29 giugno
Perché questo giorno? È il giorno che il calendario degli onomastici dedica a san Paolo di Tarso.
Apostolo del I secolo, originario di Tarso in Asia Minore e cittadino romano. Dopo aver perseguitato i suoi contemporanei, intraprese viaggi estenuanti per diffondere le sue idee e scrisse i testi fondanti della nuova comunità, aprendo la strada ai non giudei.
Quello che resta: Impariamo qui che il passato non detta il futuro e che la convinzione più profonda può nascere da un rovesciamento totale delle idee. È la prova che l'intelligenza e il coraggio permettono di reinventare la propria vita e di servire una causa più grande di sé.
🌍 Paulo si festeggia Francia, Stati Uniti, Spagna, Brasile, Argentina e Germania il 29 giugno.

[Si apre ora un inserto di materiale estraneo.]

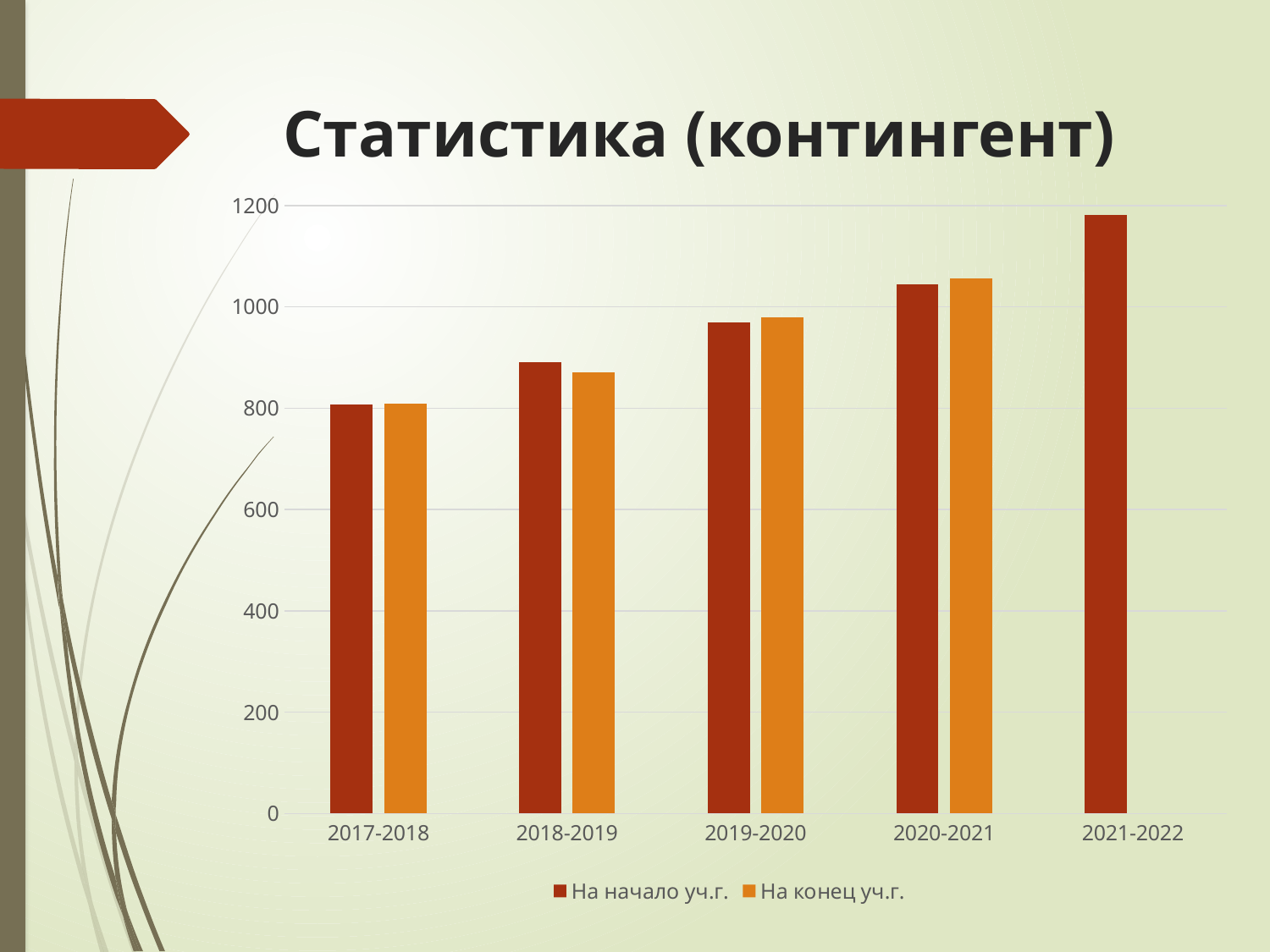
Which academic year has the highest value for "На начало уч.г."? 2021-2022 How many academic-year categories are shown on the x axis? 5 Which academic year has the lowest value for "На начало уч.г."? 2017-2018 What kind of chart is shown on the slide? bar chart Which is larger: the "На начало уч.г." value for 2021-2022 or for 2017-2018? 2021-2022 How many series does the legend list? 2 Is the value for "На конец уч.г." in 2020-2021 greater or less than 1000? greater Which academic year has the lowest value for "На конец уч.г."? 2017-2018 Do the "На начало уч.г." values rise or fall from 2017-2018 to 2021-2022? rise Is the value for "На начало уч.г." in 2018-2019 greater or less than 1000? less Is the value for "На начало уч.г." in 2021-2022 greater or less than 1000? greater What is the title of the chart? Статистика (контингент)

Nato dalla radice latina *paulus*, questo nome porta con sé una umile modestia, che richiama la «piccolezza» o la «debolezza». Si è evoluto in una forma autonoma, in particolare nelle regioni lusofone e italofone, derivando direttamente da Paulo per esprimere una fondamentale umiltà.
Questo nome rimane indissolubilmente legato alla figura di San Paolo, l’apostole la cui vita ha cambiato la storia cristiana. Incarna così una profonda spiritualità, segnata dalla conversione e dalla scrittura, che mescola convinzione e apparente semplicità.

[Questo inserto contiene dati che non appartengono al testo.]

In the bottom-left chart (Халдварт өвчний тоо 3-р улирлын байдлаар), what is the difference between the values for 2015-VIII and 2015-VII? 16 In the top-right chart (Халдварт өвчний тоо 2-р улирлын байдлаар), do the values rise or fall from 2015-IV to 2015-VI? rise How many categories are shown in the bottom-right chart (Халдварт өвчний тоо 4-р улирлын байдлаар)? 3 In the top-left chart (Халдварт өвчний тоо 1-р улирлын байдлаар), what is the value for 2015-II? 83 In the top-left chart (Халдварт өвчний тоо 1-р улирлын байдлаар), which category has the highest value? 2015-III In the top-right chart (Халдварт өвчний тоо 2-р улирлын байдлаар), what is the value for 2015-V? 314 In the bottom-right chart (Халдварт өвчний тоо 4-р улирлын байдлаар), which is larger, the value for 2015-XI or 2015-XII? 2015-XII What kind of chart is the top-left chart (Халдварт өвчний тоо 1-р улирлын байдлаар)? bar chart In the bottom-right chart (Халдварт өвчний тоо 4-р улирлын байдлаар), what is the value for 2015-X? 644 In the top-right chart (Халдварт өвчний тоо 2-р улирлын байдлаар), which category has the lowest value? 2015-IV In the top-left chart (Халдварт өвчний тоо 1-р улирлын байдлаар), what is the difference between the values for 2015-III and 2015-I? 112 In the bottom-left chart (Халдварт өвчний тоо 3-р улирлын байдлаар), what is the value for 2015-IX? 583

L’archetipo di Paulo è quello di un osservatore riflessivo, che preferisce la profondità all’apparenza superficiale. Il suo ideale risiede nell’autenticità delle relazioni e nella sincerità dello scambio. La sua caratteristica dominante è una discreta saggezza, che gli permette di muoversi con disinvoltura attraverso situazioni complesse, senza mai cercare di dominare la scena.
Ritratto giocoso, da prendere con il sorriso.
In amore, Paulo seduce con una dolce sensualità e un’attenta capacità di ascolto. Apprezza la tenerezza intima più delle dichiarazioni rumorose. Ciò che lo attrae è la sua stabilità emotiva e la sua abilità nel creare una bolla di fiducia. D’altra parte, una frivolezza eccessiva o la mancanza di rispetto reciproco possono irritarlo rapidamente, portandolo a preferire la solitudine di una compagnia superficiale.
È una forma portoghese e italiana, derivata dal latino Paulus.
Significa «il piccolo» o «l’umile».
L’apostolo San Paolo, convertito sulla via di Damasco.
È ancora più diffuso nei paesi lusofoni che in Francia.
Sì, è strettamente legato alla storia della Chiesa cristiana.
Profilo ludico, a scopo di intrattenimento.